◆ WHAT NEEDS TO BE DONE ◆
Among the lines below, list those containing the string "Business".

Short descriptive text snippets
==============================

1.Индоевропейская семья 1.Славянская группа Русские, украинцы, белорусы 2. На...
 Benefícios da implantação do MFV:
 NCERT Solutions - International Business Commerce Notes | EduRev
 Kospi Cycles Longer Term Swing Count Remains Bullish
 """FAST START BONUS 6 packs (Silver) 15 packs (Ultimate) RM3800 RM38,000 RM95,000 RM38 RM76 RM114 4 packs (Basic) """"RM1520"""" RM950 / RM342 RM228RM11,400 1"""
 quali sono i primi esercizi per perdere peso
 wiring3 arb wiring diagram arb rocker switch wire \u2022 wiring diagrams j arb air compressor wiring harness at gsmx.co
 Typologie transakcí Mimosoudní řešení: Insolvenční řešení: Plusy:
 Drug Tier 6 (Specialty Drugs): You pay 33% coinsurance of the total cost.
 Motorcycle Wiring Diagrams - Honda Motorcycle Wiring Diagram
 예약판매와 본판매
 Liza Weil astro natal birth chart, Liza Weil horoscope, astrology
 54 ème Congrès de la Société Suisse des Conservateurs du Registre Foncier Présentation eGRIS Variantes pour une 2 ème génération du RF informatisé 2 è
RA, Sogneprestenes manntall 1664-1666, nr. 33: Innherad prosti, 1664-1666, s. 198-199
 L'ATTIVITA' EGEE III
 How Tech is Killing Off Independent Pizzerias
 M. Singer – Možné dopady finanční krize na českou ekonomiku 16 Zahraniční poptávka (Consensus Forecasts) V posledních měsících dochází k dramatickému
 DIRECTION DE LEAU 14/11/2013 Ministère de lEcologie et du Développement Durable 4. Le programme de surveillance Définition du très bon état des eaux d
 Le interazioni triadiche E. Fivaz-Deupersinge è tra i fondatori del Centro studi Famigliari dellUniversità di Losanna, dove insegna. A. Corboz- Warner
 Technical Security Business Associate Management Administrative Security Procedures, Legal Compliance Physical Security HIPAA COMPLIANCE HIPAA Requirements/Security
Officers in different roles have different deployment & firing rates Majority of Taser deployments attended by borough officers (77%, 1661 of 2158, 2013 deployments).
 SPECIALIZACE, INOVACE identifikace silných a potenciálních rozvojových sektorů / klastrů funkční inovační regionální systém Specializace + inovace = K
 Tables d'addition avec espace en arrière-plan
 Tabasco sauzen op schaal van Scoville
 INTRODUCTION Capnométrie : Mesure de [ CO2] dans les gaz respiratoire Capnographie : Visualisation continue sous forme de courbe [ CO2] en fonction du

==============================

◆ EXPECTED ANSWER ◆
 NCERT Solutions - International Business Commerce Notes | EduRev
 Technical Security Business Associate Management Administrative Security Procedures, Legal Compliance Physical Security HIPAA COMPLIANCE HIPAA Requirements/Security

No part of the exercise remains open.